The work I have done so far has all been pretty interconnected under the general heading of constitutional design with special attention to the problem of religion and government. What I try to do in my book on church and state issues in the United States [“Divided by God”] is draw attention to the way church-state affairs are a product of constitutional design and very much change over time. They are not fixed. So even though we imagine we’ve solved the church-state problem, we are still having an ongoing church-state controversy. We still aren’t sure about the right relationship between religion and government in the United States. We still have two strongly opposing schools. In my book, I call them “values evangelicals” on the one hand and “legal secularists” on the other side.
In your forthcoming book, “The Fall and Rise of the Islamic State,” you say the Islamist political parties’ call for the Sharia is a counterweight to authoritarian regimes. What do you mean?
Today, the biggest problem in much of the Muslim world is executive dominance, rulers who are not limited or constrained by law or anything much else in society. The Islamist political parties that are rising fast throughout the region are calling for the establishment of the Sharia. My book tries to explain the relationship between these two things. I argue that the classical Islamic state was a rule of law state in which a group of scholars legitimated government by placing the law above the ruler. I then argue this rule of law state collapsed in the 19th century. These new political parties calling for Sharia are aspiring for the establishment of the rule of law. I conclude with a question: Will it work? My argument is the odds are slim unless new institutions arise that can replace the scholars who were the traditional guarantors of the legal system.

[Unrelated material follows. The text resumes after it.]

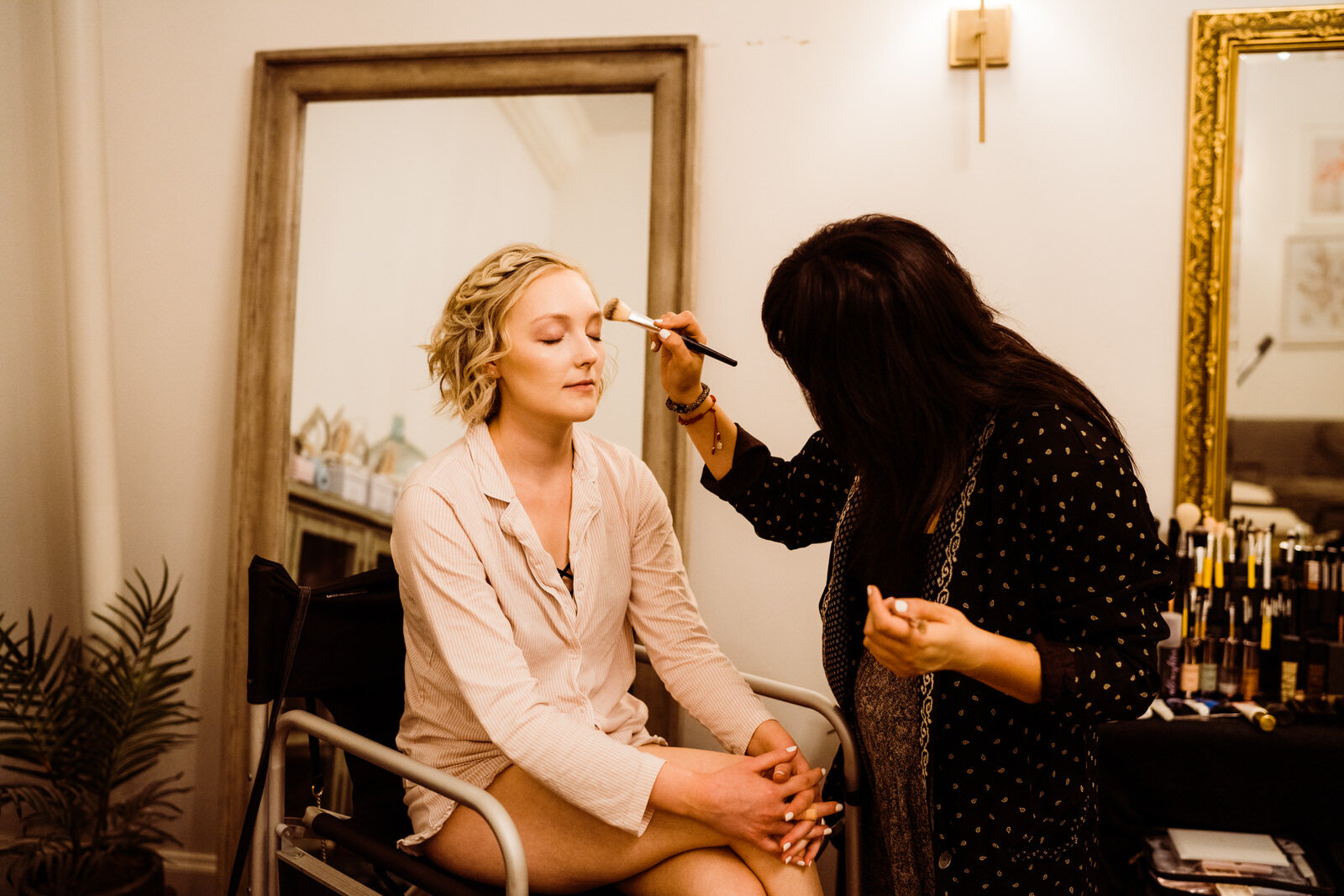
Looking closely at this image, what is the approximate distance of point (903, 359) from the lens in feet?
3.38

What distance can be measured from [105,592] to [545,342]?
1.40 metres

Should we be afraid of Islamist parties?
We need to understand that a big part of the urge for Sharia is the desire to constrain unfettered executives. That is an impulse we as Americans should share. We also know an unfettered power does a bad job of governing. So we need to keep that in mind, and when we encourage democratization in the Muslim world, we should be focused on encouraging meaningful rule of law, quite unlike what our policy has been recently in Pakistan. In the latest crisis, we have not done enough to make clear to Musharraf and Pakistan more generally that we can’t tolerate Musharraf suspending the constitution and firing justices of the Supreme Court even if it’s fair to be concerned about the rise of Islamism in Pakistan. It’s not clear how Musharraf shutting down secular civil society is helping him protect himself from the Islamic rise. To the contrary, when the public sees secular civil society being shut down, it only encourages the public to turn to Islamism as the only viable alternative to the government.
What went wrong during your tenure helping the Coalition Provisional Authority write a new Iraqi constitution?

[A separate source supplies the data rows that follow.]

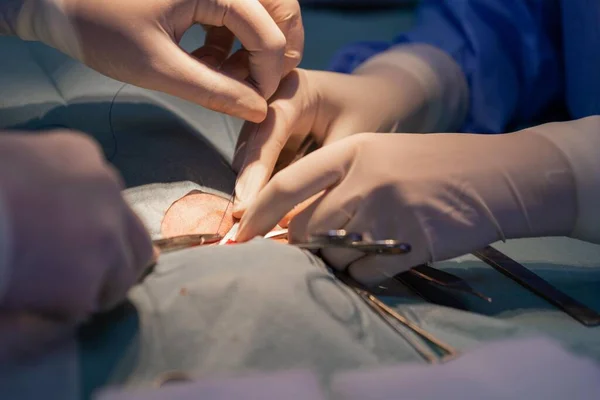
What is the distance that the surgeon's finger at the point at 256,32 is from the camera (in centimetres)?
135

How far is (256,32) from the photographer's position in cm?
137

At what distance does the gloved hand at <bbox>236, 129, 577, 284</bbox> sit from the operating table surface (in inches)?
4.2

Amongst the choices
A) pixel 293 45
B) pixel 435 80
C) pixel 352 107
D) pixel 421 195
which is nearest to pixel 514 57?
pixel 435 80

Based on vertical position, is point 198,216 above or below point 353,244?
below

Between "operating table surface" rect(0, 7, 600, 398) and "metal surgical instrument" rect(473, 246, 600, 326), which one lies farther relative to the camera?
"metal surgical instrument" rect(473, 246, 600, 326)

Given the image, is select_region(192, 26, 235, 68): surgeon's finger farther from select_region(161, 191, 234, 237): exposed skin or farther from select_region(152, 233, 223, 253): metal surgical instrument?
select_region(152, 233, 223, 253): metal surgical instrument

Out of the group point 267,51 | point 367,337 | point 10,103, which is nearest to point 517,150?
point 367,337

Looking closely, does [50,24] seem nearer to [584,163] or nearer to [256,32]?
[256,32]

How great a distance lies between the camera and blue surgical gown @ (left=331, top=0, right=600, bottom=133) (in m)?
1.76

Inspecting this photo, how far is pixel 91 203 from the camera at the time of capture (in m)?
0.64

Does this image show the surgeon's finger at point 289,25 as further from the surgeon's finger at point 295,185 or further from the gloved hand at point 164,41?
the surgeon's finger at point 295,185

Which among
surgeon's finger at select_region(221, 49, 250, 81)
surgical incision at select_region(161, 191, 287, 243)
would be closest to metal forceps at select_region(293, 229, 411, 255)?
surgical incision at select_region(161, 191, 287, 243)

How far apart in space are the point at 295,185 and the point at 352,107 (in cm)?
61

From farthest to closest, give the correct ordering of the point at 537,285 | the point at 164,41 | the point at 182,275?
the point at 164,41 → the point at 537,285 → the point at 182,275
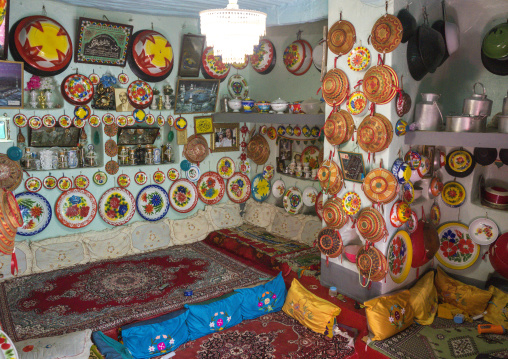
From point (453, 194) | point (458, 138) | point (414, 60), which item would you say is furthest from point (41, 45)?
point (453, 194)

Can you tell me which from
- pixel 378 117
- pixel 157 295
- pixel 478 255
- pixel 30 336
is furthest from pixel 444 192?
pixel 30 336

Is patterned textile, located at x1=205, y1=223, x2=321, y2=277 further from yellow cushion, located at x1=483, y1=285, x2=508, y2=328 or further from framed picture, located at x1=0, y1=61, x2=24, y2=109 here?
framed picture, located at x1=0, y1=61, x2=24, y2=109

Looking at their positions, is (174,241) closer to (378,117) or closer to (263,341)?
(263,341)

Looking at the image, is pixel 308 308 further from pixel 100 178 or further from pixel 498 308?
pixel 100 178

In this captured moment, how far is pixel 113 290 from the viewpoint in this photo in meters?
3.97

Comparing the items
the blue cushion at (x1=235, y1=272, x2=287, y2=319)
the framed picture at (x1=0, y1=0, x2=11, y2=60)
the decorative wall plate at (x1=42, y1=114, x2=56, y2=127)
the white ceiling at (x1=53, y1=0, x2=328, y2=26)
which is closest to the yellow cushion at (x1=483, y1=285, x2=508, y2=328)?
the blue cushion at (x1=235, y1=272, x2=287, y2=319)

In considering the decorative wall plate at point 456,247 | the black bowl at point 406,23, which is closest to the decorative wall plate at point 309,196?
the decorative wall plate at point 456,247

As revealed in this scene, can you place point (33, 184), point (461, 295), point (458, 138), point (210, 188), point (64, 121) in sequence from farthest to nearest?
point (210, 188)
point (64, 121)
point (33, 184)
point (461, 295)
point (458, 138)

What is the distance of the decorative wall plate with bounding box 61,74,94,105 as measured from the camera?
443cm

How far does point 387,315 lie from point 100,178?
3.27 meters

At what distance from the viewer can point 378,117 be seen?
3.30 meters

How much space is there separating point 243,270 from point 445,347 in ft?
6.55

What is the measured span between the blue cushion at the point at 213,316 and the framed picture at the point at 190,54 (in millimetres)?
2769

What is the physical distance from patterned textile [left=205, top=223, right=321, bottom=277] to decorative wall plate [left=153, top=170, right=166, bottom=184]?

The original sin of the invasion really was destroying the Iraqi state and allowing it to collapse and then aspiring to create brand-new institutions from scratch. It took me a while there to realize just how totally the state’s structures were gone. It took everybody a while, including the Iraqis, to figure this out. Then when political parties were formed and when elections were held, which happened pretty efficiently, and a constitution was created, which happened relatively smoothly, all these things had a great deal of trouble functioning because they didn’t have state institutions through which they could operate. The lessons are that elections are not the magic bullet. You need effective institutions to govern, and our policy should be to support such institutions where they come into being on their own.
Who is your target audience when you write for The New York Times Magazine?

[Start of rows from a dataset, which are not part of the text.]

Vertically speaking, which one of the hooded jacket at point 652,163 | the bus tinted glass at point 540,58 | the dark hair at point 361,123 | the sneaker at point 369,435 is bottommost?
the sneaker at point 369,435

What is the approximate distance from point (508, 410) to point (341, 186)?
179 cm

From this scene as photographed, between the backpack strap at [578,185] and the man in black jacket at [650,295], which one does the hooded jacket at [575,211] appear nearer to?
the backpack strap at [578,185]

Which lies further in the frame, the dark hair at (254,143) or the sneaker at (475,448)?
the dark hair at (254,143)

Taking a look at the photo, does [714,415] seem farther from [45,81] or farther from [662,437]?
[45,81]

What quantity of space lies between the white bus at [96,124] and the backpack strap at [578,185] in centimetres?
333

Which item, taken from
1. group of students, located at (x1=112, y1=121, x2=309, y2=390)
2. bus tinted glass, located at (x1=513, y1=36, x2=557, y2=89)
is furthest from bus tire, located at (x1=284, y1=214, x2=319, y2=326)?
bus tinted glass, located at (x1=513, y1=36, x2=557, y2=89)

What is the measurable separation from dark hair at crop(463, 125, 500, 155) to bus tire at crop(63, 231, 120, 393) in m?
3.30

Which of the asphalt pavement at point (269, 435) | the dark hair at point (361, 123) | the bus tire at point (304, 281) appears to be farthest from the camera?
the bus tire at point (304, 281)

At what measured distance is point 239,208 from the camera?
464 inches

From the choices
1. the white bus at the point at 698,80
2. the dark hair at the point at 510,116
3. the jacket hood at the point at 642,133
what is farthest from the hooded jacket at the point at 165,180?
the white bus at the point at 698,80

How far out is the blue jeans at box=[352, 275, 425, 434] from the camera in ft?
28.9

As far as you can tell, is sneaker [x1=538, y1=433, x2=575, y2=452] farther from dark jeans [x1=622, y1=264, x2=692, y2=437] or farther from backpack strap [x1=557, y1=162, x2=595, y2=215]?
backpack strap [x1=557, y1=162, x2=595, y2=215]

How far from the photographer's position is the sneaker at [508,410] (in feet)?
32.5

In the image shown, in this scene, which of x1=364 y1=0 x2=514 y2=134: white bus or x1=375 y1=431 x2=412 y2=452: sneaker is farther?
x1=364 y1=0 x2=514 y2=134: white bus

It’s very important to me that I reach the academic audience of my colleagues and the broader audience of people who care about constitutional affairs. In a democracy, constitutional affairs have to be the preserve of the whole public and not just the experts. I see it as part of the responsibility of people in universities to reach out to that public.
You recently wrote a very personal article for The New York Times [“Orthodox Paradox,” July 22, 2007] about being shunned by the Orthodox Jewish school you attended for marrying a non-Jew. What reaction did that article bring?
I was overwhelmed by how many positive responses I got from surprising quarters, from South Asians to Mormons in Utah, who said they knew what I was talking about. I was also really pleased to get so much positive feedback from people within the Orthodox community who were glad I had helped start an important conversation there that made the whole experience worthwhile.